GOAL: Pick out every line in the rows below that contains the word "river" and copy each one.
[Begin DATA FOR THE TASK]
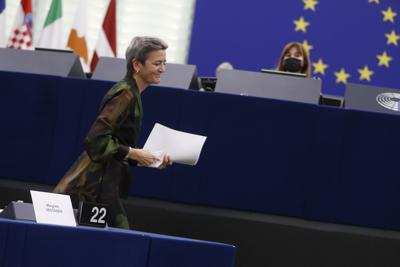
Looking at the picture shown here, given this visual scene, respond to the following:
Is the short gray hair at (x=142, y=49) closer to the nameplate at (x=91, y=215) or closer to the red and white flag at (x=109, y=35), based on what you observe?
the nameplate at (x=91, y=215)

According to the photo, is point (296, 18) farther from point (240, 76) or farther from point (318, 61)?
point (240, 76)

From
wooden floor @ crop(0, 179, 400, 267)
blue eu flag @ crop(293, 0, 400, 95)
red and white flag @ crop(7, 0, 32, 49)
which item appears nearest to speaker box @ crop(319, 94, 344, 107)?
wooden floor @ crop(0, 179, 400, 267)

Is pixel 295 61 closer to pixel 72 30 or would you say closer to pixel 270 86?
pixel 270 86

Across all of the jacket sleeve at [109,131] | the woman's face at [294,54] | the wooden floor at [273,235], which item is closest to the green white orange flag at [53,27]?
the woman's face at [294,54]

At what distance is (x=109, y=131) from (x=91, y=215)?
93 cm

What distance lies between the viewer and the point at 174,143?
450 cm

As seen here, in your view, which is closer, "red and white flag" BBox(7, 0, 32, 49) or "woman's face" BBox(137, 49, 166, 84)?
"woman's face" BBox(137, 49, 166, 84)

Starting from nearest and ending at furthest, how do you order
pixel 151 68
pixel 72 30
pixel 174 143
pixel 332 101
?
pixel 151 68 → pixel 174 143 → pixel 332 101 → pixel 72 30

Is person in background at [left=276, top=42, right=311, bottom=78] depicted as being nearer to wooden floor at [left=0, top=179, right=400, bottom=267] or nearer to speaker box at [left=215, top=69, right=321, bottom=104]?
speaker box at [left=215, top=69, right=321, bottom=104]

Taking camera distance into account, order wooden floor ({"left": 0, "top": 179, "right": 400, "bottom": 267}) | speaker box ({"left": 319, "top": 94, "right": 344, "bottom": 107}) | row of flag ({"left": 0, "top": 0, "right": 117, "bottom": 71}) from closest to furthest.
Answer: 1. wooden floor ({"left": 0, "top": 179, "right": 400, "bottom": 267})
2. speaker box ({"left": 319, "top": 94, "right": 344, "bottom": 107})
3. row of flag ({"left": 0, "top": 0, "right": 117, "bottom": 71})

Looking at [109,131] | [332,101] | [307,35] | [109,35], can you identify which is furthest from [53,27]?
[109,131]

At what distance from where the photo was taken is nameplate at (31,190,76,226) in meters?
3.21

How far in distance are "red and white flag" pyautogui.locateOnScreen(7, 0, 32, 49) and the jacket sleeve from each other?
19.2 feet

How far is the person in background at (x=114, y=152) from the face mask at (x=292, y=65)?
298 cm
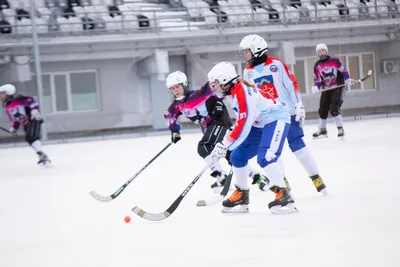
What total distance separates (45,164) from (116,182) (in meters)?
2.85

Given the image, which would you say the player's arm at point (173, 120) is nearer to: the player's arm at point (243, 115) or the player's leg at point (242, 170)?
the player's leg at point (242, 170)

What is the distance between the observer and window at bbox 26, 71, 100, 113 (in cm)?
2122

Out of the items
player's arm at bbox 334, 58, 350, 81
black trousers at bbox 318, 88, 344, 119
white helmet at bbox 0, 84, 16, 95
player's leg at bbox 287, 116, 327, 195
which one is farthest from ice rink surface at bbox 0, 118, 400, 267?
black trousers at bbox 318, 88, 344, 119

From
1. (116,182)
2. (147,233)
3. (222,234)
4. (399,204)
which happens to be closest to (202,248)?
(222,234)

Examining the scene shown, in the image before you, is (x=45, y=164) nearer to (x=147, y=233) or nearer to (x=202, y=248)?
(x=147, y=233)

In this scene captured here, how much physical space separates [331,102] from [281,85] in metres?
7.06

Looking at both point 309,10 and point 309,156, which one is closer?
point 309,156

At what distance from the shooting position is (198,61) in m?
21.6

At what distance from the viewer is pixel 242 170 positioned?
19.2ft

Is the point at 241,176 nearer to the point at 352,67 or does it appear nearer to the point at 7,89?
the point at 7,89

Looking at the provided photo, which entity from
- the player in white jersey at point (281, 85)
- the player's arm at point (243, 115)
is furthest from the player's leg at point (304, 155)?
the player's arm at point (243, 115)

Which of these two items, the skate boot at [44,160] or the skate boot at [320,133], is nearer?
the skate boot at [44,160]

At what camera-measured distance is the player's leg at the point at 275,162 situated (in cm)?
555

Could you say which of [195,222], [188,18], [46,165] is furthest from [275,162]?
[188,18]
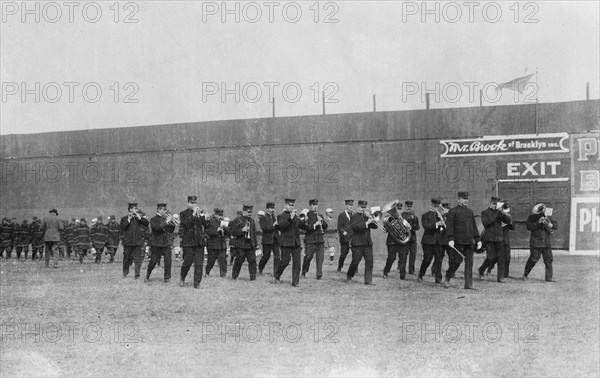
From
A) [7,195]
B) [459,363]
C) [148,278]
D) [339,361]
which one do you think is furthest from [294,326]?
[7,195]

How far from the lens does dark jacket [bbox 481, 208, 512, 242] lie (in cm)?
1441

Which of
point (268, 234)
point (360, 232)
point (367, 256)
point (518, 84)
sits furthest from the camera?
point (518, 84)

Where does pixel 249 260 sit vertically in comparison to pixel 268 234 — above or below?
below

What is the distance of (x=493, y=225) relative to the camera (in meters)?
14.6

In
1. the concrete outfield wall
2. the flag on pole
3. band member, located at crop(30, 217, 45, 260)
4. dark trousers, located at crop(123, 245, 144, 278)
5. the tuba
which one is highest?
the flag on pole

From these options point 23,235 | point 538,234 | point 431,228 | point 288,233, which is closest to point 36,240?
point 23,235

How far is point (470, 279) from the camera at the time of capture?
13359 millimetres

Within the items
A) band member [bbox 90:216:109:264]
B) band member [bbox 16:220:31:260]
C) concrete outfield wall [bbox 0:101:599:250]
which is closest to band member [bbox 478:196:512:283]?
concrete outfield wall [bbox 0:101:599:250]

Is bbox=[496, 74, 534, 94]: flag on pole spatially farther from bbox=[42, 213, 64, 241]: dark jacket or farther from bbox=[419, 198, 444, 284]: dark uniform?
bbox=[42, 213, 64, 241]: dark jacket

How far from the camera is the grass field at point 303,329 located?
709 cm

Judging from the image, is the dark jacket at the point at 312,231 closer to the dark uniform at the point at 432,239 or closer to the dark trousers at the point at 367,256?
the dark trousers at the point at 367,256

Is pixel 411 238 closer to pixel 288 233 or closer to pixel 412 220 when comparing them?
pixel 412 220

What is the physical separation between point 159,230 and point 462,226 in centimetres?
705

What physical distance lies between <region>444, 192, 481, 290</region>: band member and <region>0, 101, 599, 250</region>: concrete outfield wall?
11.3 metres
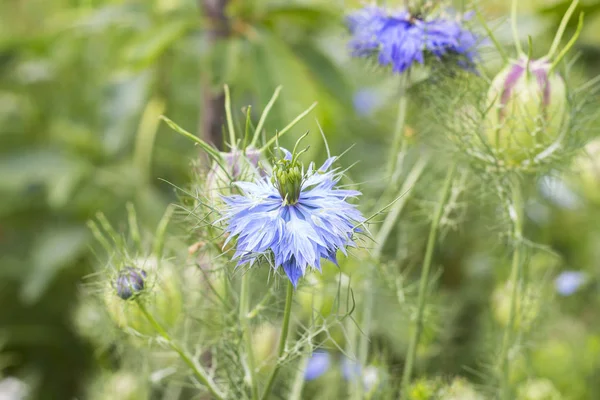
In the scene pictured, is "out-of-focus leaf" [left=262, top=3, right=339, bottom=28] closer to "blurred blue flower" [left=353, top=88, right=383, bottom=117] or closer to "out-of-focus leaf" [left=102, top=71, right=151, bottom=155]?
"out-of-focus leaf" [left=102, top=71, right=151, bottom=155]

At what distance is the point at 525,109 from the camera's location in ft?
1.97

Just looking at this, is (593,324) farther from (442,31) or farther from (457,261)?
(442,31)

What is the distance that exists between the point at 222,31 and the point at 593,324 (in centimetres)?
83

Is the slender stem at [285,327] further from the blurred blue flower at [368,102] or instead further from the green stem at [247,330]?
the blurred blue flower at [368,102]

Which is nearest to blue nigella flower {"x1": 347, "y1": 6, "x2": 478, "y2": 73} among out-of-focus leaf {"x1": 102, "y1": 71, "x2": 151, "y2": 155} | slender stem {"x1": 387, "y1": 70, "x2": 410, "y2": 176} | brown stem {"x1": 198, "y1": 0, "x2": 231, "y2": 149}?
slender stem {"x1": 387, "y1": 70, "x2": 410, "y2": 176}

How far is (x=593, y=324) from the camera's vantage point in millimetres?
1229

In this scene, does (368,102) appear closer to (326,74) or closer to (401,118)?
(326,74)

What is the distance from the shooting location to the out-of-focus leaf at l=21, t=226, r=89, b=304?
1231 millimetres

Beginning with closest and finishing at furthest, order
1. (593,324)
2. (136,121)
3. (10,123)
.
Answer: (593,324), (136,121), (10,123)

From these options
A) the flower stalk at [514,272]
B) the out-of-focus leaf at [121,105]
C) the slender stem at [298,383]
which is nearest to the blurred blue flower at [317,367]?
the slender stem at [298,383]

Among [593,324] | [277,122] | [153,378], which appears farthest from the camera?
[593,324]

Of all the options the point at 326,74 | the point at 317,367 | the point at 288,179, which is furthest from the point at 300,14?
the point at 288,179

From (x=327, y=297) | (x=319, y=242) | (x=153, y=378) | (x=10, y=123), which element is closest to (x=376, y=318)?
(x=327, y=297)

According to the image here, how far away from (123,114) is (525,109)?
2.55 ft
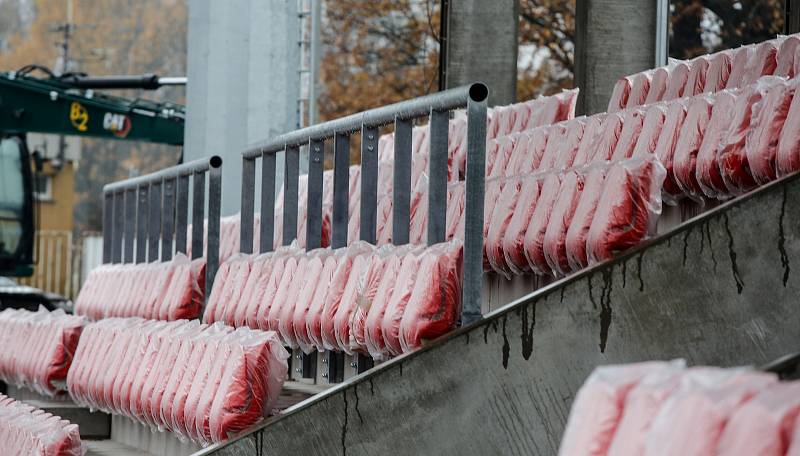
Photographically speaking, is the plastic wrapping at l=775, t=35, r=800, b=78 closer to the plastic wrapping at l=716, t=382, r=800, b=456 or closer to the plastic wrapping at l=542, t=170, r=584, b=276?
the plastic wrapping at l=542, t=170, r=584, b=276

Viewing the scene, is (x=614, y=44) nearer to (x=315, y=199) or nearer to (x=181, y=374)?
(x=315, y=199)

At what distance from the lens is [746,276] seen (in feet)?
13.9

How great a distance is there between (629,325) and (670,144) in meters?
1.27

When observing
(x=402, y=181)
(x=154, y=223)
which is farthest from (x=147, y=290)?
(x=402, y=181)

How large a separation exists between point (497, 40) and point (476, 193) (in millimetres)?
8158

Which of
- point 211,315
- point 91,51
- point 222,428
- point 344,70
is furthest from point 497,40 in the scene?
point 91,51

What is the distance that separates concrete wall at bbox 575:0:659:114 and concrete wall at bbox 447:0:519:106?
1.73 meters

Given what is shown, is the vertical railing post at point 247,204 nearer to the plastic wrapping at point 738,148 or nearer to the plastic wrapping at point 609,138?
the plastic wrapping at point 609,138

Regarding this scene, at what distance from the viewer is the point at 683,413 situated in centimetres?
244

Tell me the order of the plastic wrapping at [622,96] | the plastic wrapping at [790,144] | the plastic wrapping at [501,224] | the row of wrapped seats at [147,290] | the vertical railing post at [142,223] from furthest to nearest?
the vertical railing post at [142,223] < the row of wrapped seats at [147,290] < the plastic wrapping at [622,96] < the plastic wrapping at [501,224] < the plastic wrapping at [790,144]

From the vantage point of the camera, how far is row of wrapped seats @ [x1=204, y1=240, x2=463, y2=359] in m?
4.90

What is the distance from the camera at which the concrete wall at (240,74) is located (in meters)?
12.2

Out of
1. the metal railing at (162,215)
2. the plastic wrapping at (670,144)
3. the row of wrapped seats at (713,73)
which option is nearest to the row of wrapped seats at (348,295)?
the metal railing at (162,215)

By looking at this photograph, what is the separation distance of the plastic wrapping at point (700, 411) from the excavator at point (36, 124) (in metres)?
15.3
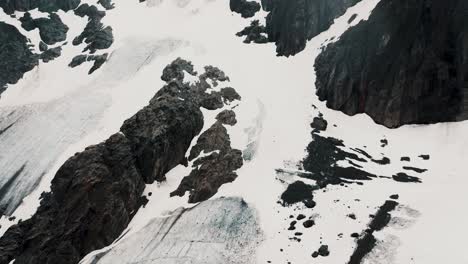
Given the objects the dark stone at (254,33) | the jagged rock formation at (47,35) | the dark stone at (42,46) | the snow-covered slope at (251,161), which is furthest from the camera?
the dark stone at (254,33)

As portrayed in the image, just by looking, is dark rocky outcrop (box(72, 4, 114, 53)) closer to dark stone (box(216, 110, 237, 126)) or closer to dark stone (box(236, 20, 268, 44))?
dark stone (box(236, 20, 268, 44))

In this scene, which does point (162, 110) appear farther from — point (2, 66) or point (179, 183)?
point (2, 66)

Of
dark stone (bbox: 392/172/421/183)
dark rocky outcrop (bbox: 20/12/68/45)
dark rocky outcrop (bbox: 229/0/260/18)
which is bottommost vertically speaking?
dark stone (bbox: 392/172/421/183)

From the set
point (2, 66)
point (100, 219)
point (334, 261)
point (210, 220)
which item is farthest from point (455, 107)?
point (2, 66)

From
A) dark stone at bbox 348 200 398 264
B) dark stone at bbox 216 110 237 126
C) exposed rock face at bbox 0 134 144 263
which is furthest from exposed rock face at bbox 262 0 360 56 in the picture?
dark stone at bbox 348 200 398 264

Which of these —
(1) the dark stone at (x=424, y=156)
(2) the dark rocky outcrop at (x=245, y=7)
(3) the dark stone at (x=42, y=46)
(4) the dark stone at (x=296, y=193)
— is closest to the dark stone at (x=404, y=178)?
(1) the dark stone at (x=424, y=156)

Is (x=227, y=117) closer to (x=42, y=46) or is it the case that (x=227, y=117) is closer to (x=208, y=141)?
(x=208, y=141)

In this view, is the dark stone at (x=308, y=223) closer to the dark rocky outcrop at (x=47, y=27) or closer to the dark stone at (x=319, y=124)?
the dark stone at (x=319, y=124)

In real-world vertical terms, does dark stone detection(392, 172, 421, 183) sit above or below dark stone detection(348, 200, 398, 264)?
above
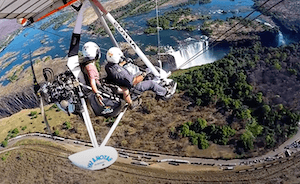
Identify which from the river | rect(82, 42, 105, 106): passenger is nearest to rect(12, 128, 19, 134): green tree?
the river

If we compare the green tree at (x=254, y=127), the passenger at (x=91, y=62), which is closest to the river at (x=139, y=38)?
the green tree at (x=254, y=127)

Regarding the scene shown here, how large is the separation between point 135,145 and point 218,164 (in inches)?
335

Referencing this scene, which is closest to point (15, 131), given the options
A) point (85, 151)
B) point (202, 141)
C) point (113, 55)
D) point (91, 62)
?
point (202, 141)

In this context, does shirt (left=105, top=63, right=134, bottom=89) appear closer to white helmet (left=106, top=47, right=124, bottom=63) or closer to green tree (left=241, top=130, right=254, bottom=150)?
white helmet (left=106, top=47, right=124, bottom=63)

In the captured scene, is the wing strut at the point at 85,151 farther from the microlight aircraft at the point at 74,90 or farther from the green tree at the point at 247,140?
the green tree at the point at 247,140

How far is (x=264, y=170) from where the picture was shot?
2223 centimetres

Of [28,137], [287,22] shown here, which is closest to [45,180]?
[28,137]

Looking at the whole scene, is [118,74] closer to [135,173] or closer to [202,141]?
[135,173]

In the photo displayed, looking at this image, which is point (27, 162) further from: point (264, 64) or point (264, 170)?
point (264, 64)

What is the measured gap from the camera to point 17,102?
32500 mm

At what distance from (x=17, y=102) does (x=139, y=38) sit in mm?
22933

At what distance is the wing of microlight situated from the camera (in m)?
9.06

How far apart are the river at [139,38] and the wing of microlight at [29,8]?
25690 mm

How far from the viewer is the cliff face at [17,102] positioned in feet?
105
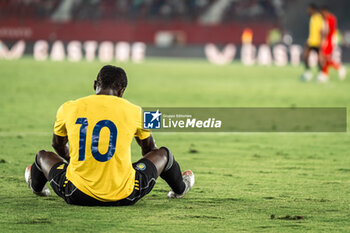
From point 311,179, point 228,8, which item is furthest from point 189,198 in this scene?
point 228,8

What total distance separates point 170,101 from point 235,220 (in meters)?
12.0

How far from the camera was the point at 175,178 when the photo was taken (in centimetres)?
698

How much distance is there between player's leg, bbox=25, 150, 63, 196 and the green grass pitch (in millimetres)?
107

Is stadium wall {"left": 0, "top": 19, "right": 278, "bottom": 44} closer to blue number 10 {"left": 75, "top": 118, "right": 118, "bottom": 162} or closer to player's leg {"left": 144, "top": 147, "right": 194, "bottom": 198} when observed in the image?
player's leg {"left": 144, "top": 147, "right": 194, "bottom": 198}

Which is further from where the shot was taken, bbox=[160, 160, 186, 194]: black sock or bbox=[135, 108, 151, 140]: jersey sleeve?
bbox=[160, 160, 186, 194]: black sock

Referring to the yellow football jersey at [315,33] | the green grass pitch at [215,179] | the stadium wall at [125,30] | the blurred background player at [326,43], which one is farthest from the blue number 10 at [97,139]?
the stadium wall at [125,30]

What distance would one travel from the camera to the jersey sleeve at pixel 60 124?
6.39 meters

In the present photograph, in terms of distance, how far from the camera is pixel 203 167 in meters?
9.40

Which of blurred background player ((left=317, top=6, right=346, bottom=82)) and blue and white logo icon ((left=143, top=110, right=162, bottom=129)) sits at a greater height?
blue and white logo icon ((left=143, top=110, right=162, bottom=129))

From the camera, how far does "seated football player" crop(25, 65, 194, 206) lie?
6.25 m

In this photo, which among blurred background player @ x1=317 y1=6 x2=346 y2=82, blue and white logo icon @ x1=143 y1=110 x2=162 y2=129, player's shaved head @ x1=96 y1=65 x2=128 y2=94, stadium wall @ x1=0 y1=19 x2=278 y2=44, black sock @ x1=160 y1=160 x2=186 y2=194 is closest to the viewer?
player's shaved head @ x1=96 y1=65 x2=128 y2=94

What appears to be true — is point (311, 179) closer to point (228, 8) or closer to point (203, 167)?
point (203, 167)

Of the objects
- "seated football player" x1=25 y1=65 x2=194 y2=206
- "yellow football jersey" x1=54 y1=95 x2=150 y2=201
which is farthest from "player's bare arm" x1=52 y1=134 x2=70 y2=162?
"yellow football jersey" x1=54 y1=95 x2=150 y2=201

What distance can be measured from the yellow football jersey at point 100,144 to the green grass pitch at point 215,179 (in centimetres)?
24
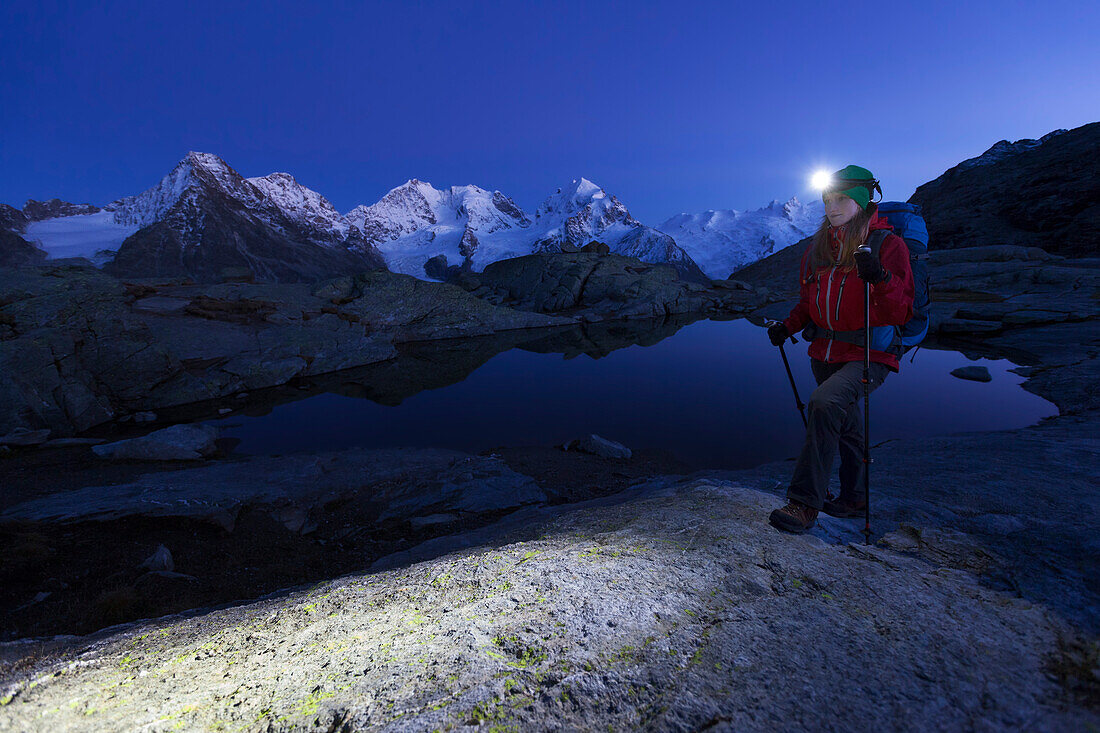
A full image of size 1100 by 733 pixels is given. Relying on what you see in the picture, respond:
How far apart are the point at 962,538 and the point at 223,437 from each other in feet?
49.1

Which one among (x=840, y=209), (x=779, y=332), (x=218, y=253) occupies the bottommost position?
(x=779, y=332)

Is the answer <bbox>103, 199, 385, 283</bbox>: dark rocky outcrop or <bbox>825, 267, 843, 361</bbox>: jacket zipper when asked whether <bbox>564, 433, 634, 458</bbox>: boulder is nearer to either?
<bbox>825, 267, 843, 361</bbox>: jacket zipper

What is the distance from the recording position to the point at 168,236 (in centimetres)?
17188

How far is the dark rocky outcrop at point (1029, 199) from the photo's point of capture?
129 ft

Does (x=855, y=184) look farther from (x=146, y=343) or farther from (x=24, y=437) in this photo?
(x=146, y=343)

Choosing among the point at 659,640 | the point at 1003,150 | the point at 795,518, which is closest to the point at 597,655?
the point at 659,640

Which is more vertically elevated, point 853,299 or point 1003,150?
point 1003,150

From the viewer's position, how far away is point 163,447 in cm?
968

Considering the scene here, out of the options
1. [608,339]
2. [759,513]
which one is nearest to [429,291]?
[608,339]

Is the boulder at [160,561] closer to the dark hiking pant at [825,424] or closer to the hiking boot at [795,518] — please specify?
the hiking boot at [795,518]

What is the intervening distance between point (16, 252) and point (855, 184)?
22348cm

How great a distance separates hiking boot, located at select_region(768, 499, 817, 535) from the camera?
343 centimetres

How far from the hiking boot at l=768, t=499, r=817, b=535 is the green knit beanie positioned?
2.64 metres

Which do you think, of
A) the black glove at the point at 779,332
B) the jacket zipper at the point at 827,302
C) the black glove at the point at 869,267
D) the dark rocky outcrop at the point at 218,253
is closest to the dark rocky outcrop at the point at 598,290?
the black glove at the point at 779,332
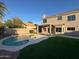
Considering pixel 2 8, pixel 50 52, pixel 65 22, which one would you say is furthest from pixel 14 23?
pixel 50 52

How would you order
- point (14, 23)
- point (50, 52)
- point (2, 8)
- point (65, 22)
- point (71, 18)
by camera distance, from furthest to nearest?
1. point (14, 23)
2. point (65, 22)
3. point (71, 18)
4. point (2, 8)
5. point (50, 52)

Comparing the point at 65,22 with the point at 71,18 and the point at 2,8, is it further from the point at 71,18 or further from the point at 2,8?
the point at 2,8

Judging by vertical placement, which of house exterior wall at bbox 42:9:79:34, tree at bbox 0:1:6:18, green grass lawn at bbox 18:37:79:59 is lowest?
green grass lawn at bbox 18:37:79:59

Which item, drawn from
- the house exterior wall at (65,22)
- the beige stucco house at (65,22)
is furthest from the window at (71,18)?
the house exterior wall at (65,22)

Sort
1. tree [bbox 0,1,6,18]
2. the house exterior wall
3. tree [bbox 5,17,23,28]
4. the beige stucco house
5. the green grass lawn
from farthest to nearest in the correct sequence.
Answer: tree [bbox 5,17,23,28] < the beige stucco house < the house exterior wall < tree [bbox 0,1,6,18] < the green grass lawn

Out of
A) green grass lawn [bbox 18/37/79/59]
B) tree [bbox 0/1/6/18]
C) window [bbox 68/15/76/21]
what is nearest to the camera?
green grass lawn [bbox 18/37/79/59]

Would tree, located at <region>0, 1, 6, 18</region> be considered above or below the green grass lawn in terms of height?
[End DATA FOR THE TASK]
EXERCISE RESPONSE:
Identify which from the river | rect(82, 42, 105, 106): passenger is nearest to rect(12, 128, 19, 134): green tree?
the river
If we compare the green tree at (x=254, y=127), the passenger at (x=91, y=62), which is closest to the river at (x=139, y=38)?
How far apart are the river at [139,38] and the wing of microlight at [29,8]?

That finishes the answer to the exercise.